Work request A: Can you restate the glossary entry beginning "pantaloons - a tight-fitting" as a short list of its main facts?
Work request B: According to the glossary, why did the name "cheroot" come to cover all cigars with both ends cut off square? Answer in one to three sentences.
Work request C: Repeat the glossary text from "swagman (Australian Slang)" up to and including "New Zealand, etc.".

───── Passage to read ─────

ALICE SPRINGS - The main town in the central Australian desert

fossicker - one who fossicks (to search for gold by digging out crevices with knife or pick, or by working in washing-places and abandoned workings in the hope of finding particles or small nuggets overlooked by others).

swagman (Australian Slang) - an itinerant Australian laborer who carries his personal belongings in a bundle as he travels around in search of work

on the hoof - that has not yet been butchered (of cattle); whilst standing (of a human activity, such as eating)

down under - at the antipodes; in Australia, New Zealand, etc.

pike - collateral form of pick (v.), still in dialectal use in various senses

Mullingar - a town in Co. Westmeath + mulligrubs (Australian Slang) - colic, depression, low spirits + Mullingar Inn, pub, Chapelizod + FSTD: And with the gush of a spring alice the fossickers and swagglers with him on the hoof from down under spiked forth desert roses in that mulligar scrub. 

scrub - stunted trees or shrubs, brushwood; also, a tract of country overgrown with 'scrub'. In Austral. and N.Z. usage, any tract of heavily wooded country, whether bearing small or large bushes or trees.

reenter - to enter again + (the tailor) → "here is tayleren. Ashe and Whitehead, closechop, successor to." [311.24] + Gideon was son of Joash [311.24] [328.04] + {the tailor returns from the races in his white hat and bad temper - he claims the captain to be impossible to fit}

ashe - obs. form of ash, and of ask (v.)

peewee - small, tiny + pei-wei (Chinese) - kerchief.

tiptop - the very top; the highest point or part

nankeen - a kind of cotton cloth, originally made at Nanking from a yellow variety of cotton, but now extensively manufactured from ordinary cotton and dyed yellow

pantaloons - a tight-fitting kind of trousers fastened with ribbons or buttons below the calf, or, later, by straps passing under the boots, which were introduced late in the 18th c., and began to supersede knee-breeches; Hence extended to trousers generally.

cheroot - a cigar made in Southern India or Manilla. This sort being truncated at both ends, the name was extended to all cigars with the two extremities cut off square, as distinguished from the ordinary cigar, which has one end pointed.

cheerio! - a parting exclamation of encouragement, 'goodbye'; a salutation before drinking + zhivio! or, originally, živeo! (English) - prosit!

───── Supplied data ─────

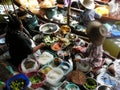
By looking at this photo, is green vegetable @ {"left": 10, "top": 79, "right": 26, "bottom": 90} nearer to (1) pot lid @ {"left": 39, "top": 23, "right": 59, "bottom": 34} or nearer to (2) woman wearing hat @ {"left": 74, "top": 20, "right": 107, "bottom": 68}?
(2) woman wearing hat @ {"left": 74, "top": 20, "right": 107, "bottom": 68}

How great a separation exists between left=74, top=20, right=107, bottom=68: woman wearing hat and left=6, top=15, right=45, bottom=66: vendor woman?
891 millimetres

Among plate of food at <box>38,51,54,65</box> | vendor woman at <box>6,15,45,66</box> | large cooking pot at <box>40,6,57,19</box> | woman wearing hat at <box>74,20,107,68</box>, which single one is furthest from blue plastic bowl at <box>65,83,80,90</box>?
large cooking pot at <box>40,6,57,19</box>

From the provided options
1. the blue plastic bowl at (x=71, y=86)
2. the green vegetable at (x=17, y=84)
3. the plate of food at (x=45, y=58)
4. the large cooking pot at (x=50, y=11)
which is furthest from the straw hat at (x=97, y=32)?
the large cooking pot at (x=50, y=11)

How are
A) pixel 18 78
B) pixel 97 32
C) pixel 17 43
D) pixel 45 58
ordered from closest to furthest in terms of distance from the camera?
pixel 97 32 → pixel 18 78 → pixel 17 43 → pixel 45 58

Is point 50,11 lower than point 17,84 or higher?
higher

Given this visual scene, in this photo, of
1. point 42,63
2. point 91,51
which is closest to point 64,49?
point 42,63

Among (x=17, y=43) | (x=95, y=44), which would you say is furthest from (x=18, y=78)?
(x=95, y=44)

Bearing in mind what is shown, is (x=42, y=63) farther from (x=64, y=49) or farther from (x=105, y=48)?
(x=105, y=48)

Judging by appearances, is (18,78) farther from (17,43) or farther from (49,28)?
(49,28)

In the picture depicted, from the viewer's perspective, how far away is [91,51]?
330cm

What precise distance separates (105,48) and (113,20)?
0.79 meters

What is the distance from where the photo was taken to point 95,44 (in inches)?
125

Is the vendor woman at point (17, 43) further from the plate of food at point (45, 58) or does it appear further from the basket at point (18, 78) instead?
the basket at point (18, 78)

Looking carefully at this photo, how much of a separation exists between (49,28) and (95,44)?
1.57 m
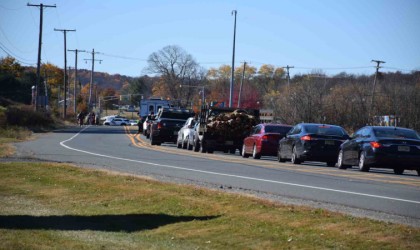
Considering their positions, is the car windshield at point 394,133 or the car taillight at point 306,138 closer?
the car windshield at point 394,133

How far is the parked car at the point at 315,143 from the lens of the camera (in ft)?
85.3

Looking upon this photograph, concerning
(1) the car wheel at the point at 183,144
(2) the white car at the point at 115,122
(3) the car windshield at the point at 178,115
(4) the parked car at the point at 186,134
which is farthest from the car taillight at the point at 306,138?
(2) the white car at the point at 115,122

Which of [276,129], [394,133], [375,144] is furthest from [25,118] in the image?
[375,144]

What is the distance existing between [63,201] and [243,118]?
20134 mm

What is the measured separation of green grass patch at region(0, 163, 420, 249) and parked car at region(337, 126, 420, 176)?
8.26 metres

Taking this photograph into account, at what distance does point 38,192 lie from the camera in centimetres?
1620

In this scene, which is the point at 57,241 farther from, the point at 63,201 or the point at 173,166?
the point at 173,166

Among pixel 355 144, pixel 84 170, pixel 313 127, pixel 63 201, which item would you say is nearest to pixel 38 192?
pixel 63 201

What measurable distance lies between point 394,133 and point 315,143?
3397 millimetres

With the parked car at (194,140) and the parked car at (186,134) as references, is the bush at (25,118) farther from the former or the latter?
the parked car at (194,140)

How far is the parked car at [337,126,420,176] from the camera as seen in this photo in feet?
73.2

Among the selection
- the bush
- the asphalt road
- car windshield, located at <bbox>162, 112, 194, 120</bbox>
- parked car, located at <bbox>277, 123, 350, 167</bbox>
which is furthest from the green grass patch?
the bush

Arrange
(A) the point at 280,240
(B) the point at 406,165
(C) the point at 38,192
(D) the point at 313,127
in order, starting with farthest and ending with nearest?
(D) the point at 313,127, (B) the point at 406,165, (C) the point at 38,192, (A) the point at 280,240

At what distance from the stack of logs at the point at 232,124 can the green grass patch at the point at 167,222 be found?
1743cm
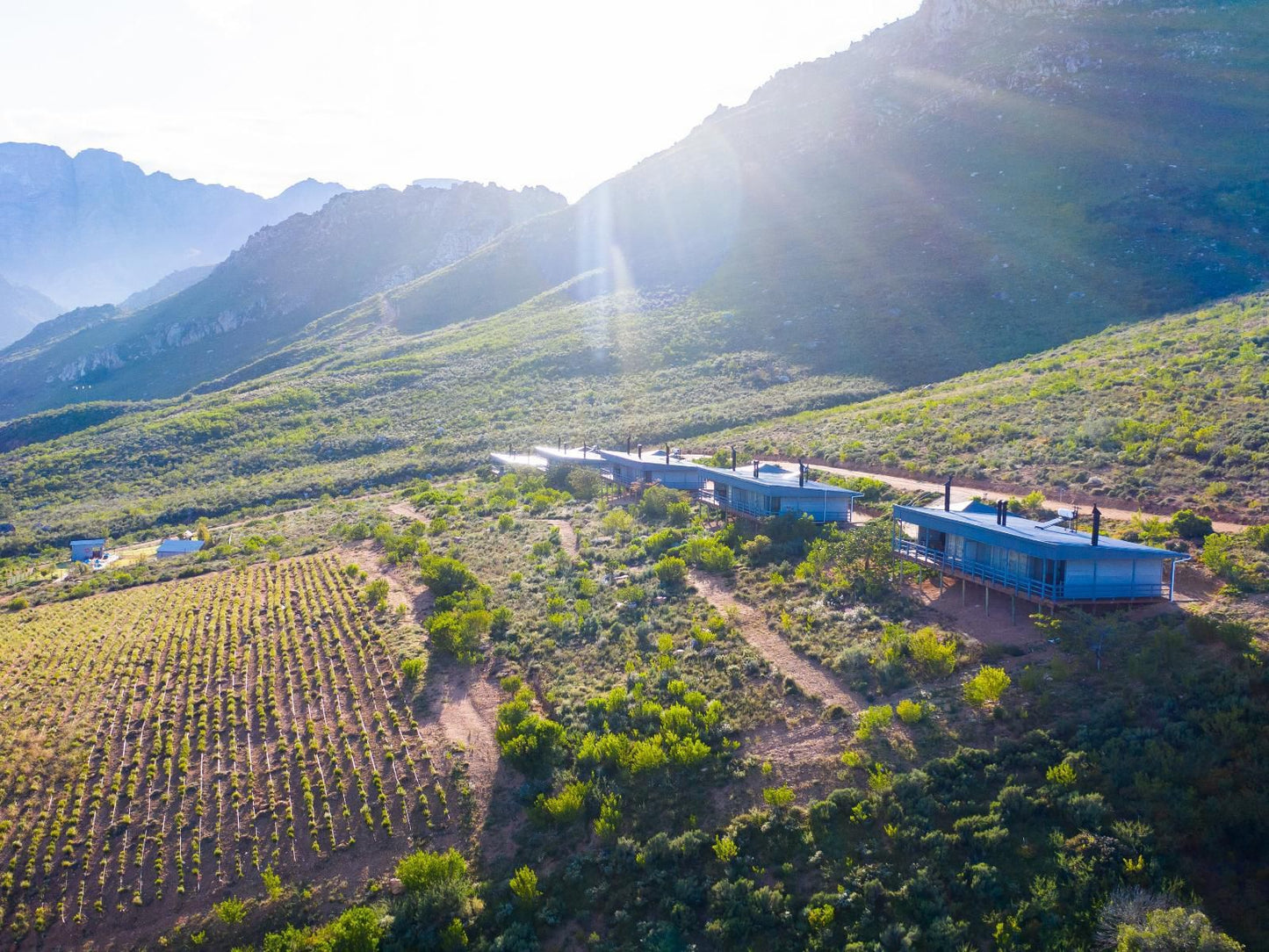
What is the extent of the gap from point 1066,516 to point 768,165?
330ft

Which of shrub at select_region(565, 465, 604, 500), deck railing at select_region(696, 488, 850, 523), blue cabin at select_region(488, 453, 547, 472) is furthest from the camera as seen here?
blue cabin at select_region(488, 453, 547, 472)

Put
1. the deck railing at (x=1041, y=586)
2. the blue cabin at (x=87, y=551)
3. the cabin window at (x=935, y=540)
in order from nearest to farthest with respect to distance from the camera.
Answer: the deck railing at (x=1041, y=586), the cabin window at (x=935, y=540), the blue cabin at (x=87, y=551)

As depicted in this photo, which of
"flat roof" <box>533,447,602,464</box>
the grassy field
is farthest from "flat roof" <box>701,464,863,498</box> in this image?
the grassy field

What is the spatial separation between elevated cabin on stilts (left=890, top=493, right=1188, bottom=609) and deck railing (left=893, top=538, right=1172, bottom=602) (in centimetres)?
2

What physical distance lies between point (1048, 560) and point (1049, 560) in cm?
2

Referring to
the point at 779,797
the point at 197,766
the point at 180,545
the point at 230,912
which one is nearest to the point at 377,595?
the point at 197,766

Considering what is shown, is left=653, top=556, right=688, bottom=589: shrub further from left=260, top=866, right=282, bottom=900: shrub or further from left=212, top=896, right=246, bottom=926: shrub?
left=212, top=896, right=246, bottom=926: shrub

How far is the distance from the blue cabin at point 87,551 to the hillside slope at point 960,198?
2267 inches

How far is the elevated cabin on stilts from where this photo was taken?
17.7 metres

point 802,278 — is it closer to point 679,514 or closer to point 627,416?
point 627,416

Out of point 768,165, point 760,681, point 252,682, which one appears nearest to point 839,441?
point 760,681

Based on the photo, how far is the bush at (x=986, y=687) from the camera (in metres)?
15.5

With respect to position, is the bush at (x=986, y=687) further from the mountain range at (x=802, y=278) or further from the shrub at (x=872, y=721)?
the mountain range at (x=802, y=278)

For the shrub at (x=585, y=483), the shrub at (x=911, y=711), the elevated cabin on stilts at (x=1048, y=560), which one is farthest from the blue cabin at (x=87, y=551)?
the elevated cabin on stilts at (x=1048, y=560)
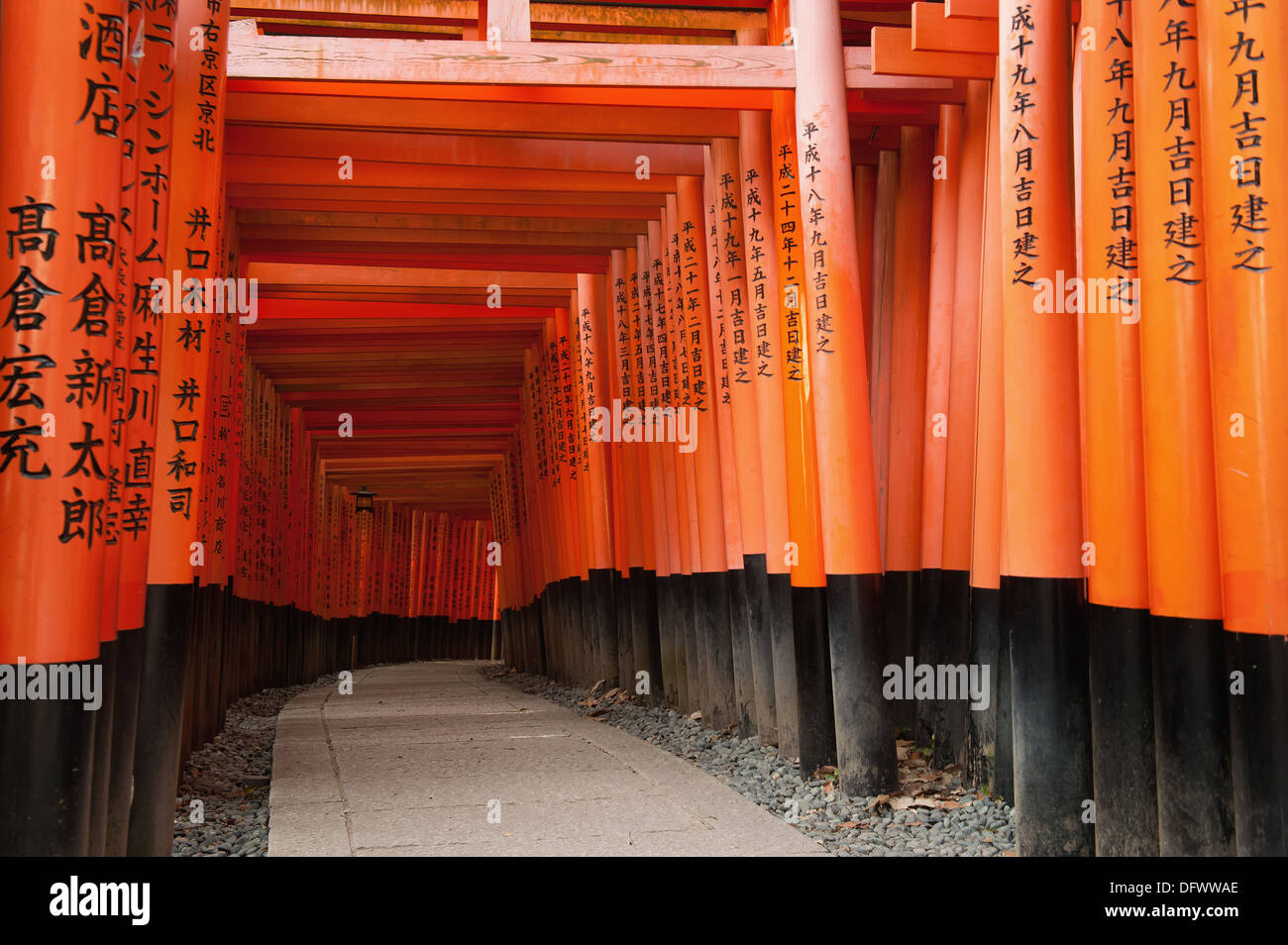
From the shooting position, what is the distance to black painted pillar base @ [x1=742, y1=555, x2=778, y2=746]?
6.81 metres

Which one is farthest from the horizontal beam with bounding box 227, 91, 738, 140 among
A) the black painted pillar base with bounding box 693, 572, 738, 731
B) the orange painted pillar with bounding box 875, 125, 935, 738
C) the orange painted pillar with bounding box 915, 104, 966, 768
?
the black painted pillar base with bounding box 693, 572, 738, 731

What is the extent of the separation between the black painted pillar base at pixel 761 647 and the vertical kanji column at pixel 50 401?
4356mm

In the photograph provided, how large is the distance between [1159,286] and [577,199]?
6.00 metres

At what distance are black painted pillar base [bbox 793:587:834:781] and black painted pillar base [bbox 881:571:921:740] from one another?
0.43 metres

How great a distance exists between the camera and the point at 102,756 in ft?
11.1

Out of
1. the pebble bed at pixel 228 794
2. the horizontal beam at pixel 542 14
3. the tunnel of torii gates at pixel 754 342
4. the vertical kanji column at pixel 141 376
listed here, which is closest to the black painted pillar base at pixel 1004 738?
the tunnel of torii gates at pixel 754 342

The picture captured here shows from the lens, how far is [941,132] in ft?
20.2

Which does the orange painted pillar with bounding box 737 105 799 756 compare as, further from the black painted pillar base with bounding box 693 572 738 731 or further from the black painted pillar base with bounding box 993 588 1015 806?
the black painted pillar base with bounding box 993 588 1015 806

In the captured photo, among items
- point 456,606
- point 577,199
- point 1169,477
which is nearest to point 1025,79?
point 1169,477

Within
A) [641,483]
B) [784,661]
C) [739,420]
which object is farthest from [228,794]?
[641,483]

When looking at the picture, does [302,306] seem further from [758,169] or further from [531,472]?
[758,169]

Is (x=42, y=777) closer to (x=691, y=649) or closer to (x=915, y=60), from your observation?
(x=915, y=60)

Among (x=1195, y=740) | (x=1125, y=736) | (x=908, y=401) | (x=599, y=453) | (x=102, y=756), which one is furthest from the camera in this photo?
(x=599, y=453)

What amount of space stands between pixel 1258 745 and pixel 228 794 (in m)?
5.04
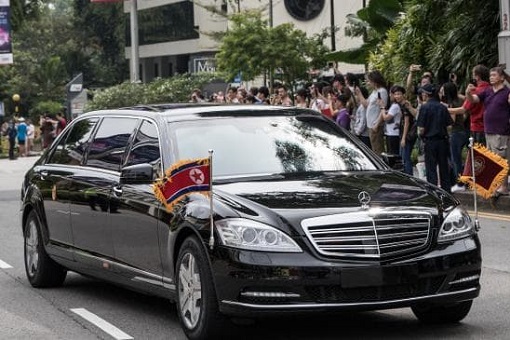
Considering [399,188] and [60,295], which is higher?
[399,188]

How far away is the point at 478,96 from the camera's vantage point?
1711 centimetres

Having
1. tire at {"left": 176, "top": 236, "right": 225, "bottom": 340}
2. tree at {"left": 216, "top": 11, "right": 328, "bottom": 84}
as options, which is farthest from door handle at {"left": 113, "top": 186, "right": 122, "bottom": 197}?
tree at {"left": 216, "top": 11, "right": 328, "bottom": 84}

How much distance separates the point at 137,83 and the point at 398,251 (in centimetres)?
3132

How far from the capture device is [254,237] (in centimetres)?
716

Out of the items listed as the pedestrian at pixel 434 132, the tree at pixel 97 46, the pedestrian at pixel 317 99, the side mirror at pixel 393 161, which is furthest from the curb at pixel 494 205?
the tree at pixel 97 46

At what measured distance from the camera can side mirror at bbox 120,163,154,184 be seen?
8.36m

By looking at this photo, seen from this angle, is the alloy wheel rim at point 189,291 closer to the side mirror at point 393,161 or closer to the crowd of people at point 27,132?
the side mirror at point 393,161

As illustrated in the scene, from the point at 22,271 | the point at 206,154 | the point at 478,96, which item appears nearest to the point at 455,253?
the point at 206,154

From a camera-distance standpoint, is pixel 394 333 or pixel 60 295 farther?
pixel 60 295

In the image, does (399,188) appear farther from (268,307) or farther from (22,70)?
(22,70)

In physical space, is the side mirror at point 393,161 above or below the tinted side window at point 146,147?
below

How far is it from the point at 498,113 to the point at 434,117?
0.88 meters

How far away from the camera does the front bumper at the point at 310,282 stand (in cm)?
703

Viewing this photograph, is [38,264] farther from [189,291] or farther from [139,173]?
[189,291]
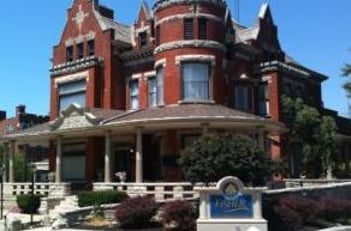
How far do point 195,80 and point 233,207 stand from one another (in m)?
16.6

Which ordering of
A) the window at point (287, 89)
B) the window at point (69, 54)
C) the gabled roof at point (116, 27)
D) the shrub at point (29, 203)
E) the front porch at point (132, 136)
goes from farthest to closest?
the window at point (69, 54) < the window at point (287, 89) < the gabled roof at point (116, 27) < the shrub at point (29, 203) < the front porch at point (132, 136)

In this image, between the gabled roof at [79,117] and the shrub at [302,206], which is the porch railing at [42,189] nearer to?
the gabled roof at [79,117]

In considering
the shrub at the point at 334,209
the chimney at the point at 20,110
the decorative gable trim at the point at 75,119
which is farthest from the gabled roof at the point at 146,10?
the chimney at the point at 20,110

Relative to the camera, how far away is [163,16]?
3925 cm

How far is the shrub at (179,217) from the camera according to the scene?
22.9 metres

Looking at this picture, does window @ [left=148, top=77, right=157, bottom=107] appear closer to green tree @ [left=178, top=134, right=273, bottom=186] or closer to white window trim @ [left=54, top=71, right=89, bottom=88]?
white window trim @ [left=54, top=71, right=89, bottom=88]

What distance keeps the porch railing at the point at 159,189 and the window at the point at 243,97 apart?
11203mm

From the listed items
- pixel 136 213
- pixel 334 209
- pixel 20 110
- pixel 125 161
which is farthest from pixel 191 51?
pixel 20 110

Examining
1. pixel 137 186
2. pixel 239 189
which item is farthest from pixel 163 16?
pixel 239 189

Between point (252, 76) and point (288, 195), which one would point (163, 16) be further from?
point (288, 195)

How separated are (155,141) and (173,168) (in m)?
2.68

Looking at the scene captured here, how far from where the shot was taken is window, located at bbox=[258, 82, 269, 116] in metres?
43.6

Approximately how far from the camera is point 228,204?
22.2 meters

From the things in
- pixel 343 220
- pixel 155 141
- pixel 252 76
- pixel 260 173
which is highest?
pixel 252 76
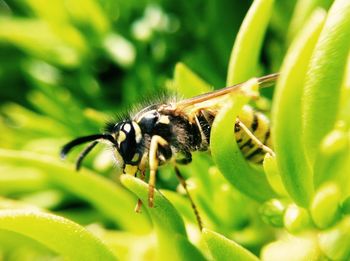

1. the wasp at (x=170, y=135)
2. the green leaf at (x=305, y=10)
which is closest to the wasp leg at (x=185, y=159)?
the wasp at (x=170, y=135)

─────

Answer A:
- A tight-fitting kind of trousers.
- They were fastened below the calf with ribbons or buttons, and later with straps passing under the boots.
- They were introduced late in the 18th century.
- They began to replace knee-breeches.
- The name was later extended to trousers in general.

Answer B: The original cheroot was a cigar made in Southern India or Manilla, and it was cut off at both ends. Because of that, the name was extended to every cigar with both ends cut square. Such cigars differ from the ordinary cigar, which has one pointed end.

Answer C:
swagman (Australian Slang) - an itinerant Australian laborer who carries his personal belongings in a bundle as he travels around in search of work

on the hoof - that has not yet been butchered (of cattle); whilst standing (of a human activity, such as eating)

down under - at the antipodes; in Australia, New Zealand, etc.